### Challenge
Copy the rows below verbatim, starting at the line containing "By how much" and ending at the line containing "Answer: point 365,213, point", both included.

### The data
start

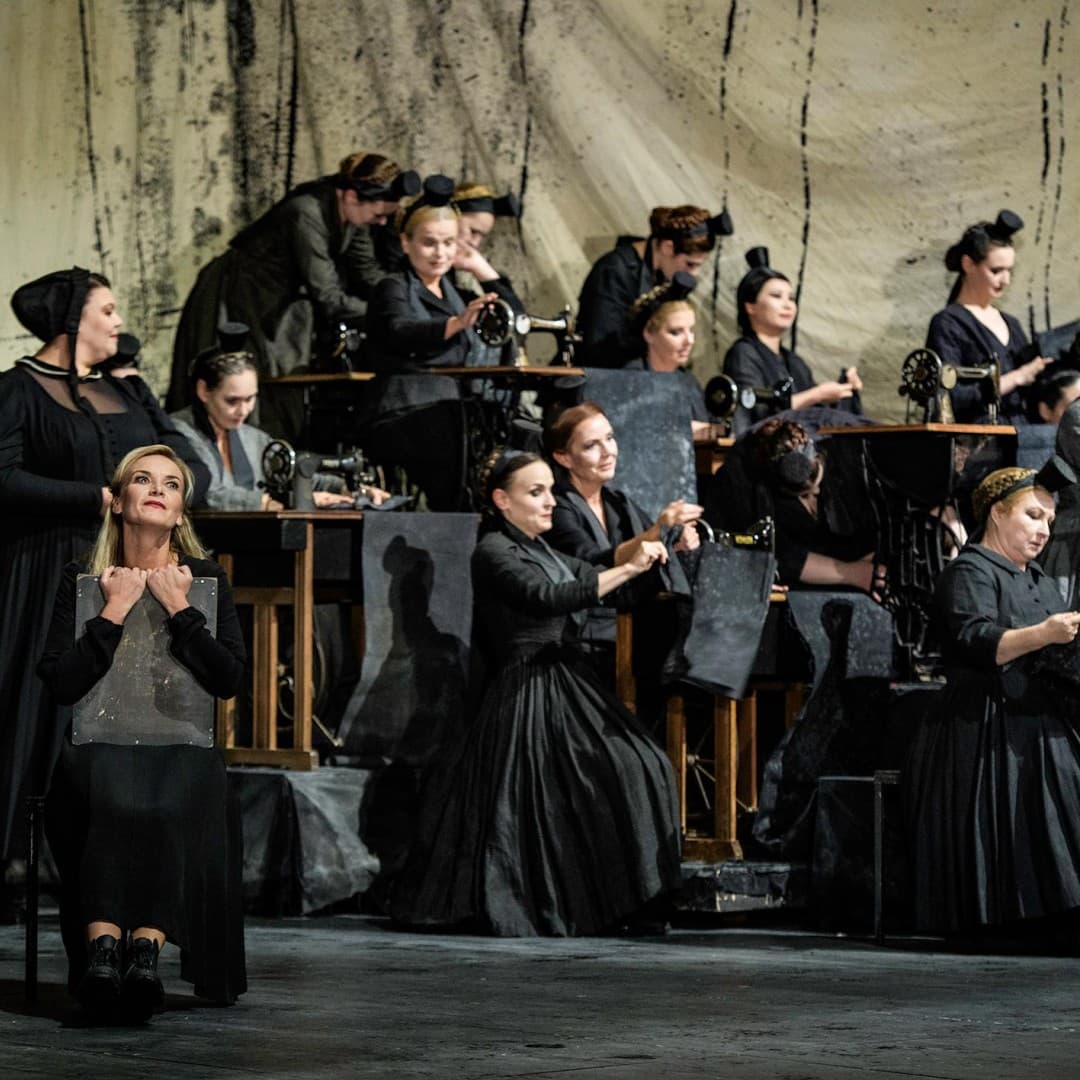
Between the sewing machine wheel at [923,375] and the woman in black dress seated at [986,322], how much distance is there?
573 millimetres

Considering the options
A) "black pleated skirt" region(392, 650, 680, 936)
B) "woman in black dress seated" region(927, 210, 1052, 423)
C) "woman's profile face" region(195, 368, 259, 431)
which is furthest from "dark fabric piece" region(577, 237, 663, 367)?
"black pleated skirt" region(392, 650, 680, 936)

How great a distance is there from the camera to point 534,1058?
13.0 ft

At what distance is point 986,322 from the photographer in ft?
26.2

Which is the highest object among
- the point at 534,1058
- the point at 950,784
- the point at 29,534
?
the point at 29,534

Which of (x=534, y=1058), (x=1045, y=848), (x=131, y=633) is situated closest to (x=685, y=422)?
(x=1045, y=848)

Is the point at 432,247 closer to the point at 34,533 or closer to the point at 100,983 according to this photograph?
the point at 34,533

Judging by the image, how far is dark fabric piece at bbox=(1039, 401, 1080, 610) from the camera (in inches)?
250

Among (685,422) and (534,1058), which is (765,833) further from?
(534,1058)

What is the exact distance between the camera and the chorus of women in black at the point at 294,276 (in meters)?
8.02

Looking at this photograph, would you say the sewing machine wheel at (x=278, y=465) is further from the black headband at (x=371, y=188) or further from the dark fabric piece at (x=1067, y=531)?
the dark fabric piece at (x=1067, y=531)

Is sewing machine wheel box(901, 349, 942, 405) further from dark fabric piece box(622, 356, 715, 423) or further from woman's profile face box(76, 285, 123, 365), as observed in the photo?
woman's profile face box(76, 285, 123, 365)

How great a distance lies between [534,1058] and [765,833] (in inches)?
113

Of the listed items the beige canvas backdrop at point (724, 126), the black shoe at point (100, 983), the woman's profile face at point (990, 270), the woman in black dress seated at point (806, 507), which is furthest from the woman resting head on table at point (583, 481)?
the black shoe at point (100, 983)

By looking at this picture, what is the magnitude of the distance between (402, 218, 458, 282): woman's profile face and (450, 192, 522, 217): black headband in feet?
1.68
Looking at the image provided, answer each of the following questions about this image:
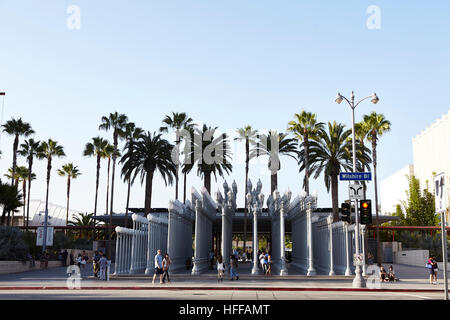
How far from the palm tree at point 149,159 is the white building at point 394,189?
234 ft

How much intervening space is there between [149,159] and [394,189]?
86819 millimetres

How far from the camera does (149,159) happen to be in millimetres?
47406

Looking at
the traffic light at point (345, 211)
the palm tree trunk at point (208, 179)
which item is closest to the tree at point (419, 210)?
the palm tree trunk at point (208, 179)

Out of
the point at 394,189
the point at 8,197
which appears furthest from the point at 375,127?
the point at 394,189

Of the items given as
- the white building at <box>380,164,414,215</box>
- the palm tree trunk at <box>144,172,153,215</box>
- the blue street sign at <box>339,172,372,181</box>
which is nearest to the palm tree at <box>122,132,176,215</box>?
the palm tree trunk at <box>144,172,153,215</box>

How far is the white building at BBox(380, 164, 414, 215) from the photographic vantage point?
10912 cm

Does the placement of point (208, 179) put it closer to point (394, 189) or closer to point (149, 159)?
point (149, 159)

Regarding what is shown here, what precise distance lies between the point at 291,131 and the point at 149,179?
583 inches

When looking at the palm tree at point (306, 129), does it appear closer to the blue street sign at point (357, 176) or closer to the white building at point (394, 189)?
the blue street sign at point (357, 176)

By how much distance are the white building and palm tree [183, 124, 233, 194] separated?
219 ft

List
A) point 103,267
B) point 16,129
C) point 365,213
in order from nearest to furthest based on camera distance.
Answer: point 365,213, point 103,267, point 16,129

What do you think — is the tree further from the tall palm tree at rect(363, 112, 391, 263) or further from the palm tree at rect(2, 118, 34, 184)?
the palm tree at rect(2, 118, 34, 184)

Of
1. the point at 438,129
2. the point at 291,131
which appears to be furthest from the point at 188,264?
the point at 438,129

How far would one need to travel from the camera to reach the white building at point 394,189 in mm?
109125
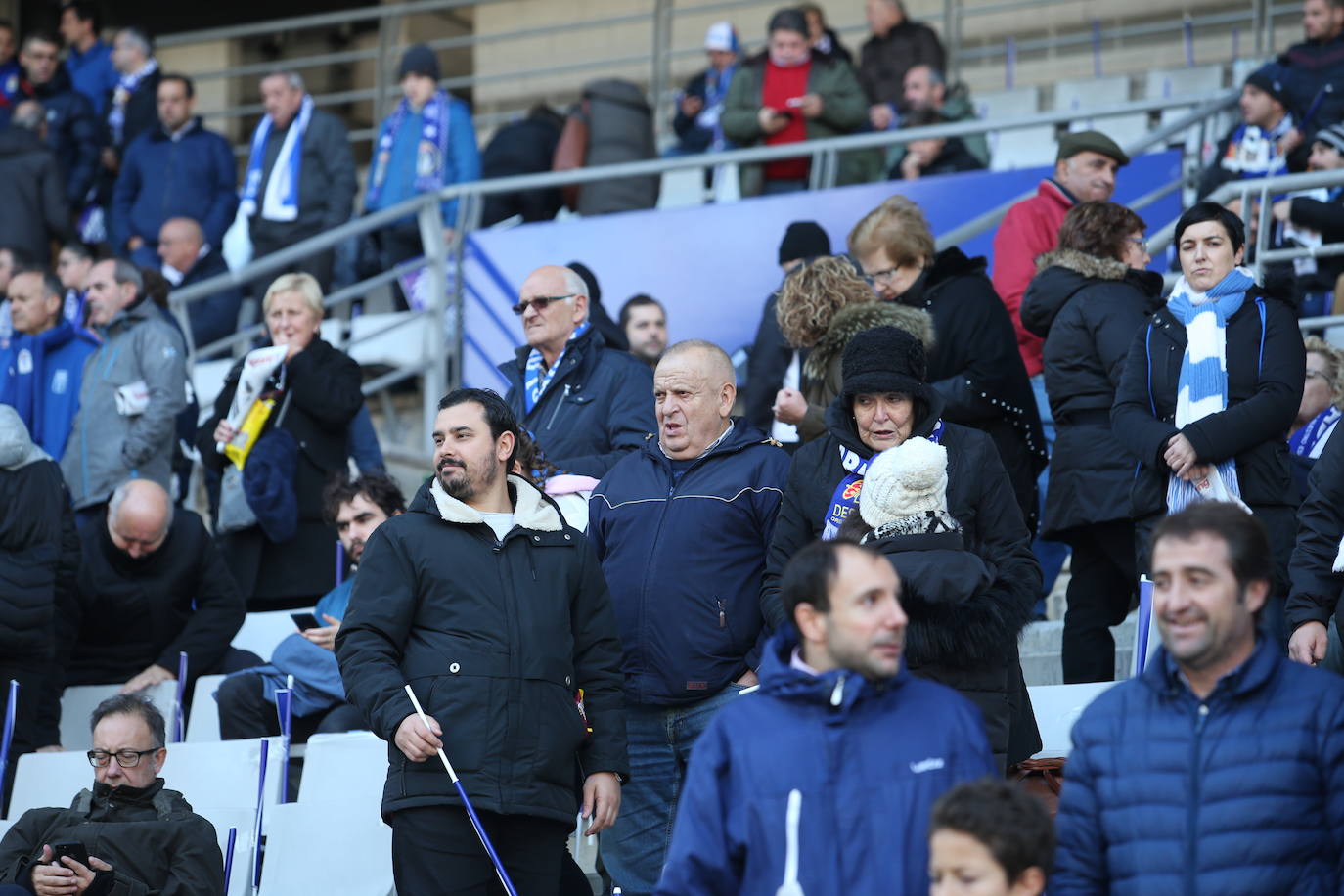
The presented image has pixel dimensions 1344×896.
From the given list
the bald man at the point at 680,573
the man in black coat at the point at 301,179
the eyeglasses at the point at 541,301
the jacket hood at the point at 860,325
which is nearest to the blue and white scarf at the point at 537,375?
the eyeglasses at the point at 541,301

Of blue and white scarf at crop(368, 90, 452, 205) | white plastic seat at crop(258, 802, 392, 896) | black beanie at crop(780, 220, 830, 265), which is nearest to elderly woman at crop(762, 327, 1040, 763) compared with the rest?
white plastic seat at crop(258, 802, 392, 896)

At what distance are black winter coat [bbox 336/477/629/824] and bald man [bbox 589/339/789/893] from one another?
269 mm

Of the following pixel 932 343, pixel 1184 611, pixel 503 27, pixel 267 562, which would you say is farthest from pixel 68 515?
pixel 503 27

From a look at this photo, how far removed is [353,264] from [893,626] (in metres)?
8.33

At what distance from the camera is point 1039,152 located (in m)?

end

### Exercise solution
By how much distance are the white building and palm tree [183, 124, 233, 194] separated?
219 ft

List
A) point 103,267
B) point 16,129
C) point 365,213
in order from nearest to furthest based on camera distance.
Answer: point 365,213, point 103,267, point 16,129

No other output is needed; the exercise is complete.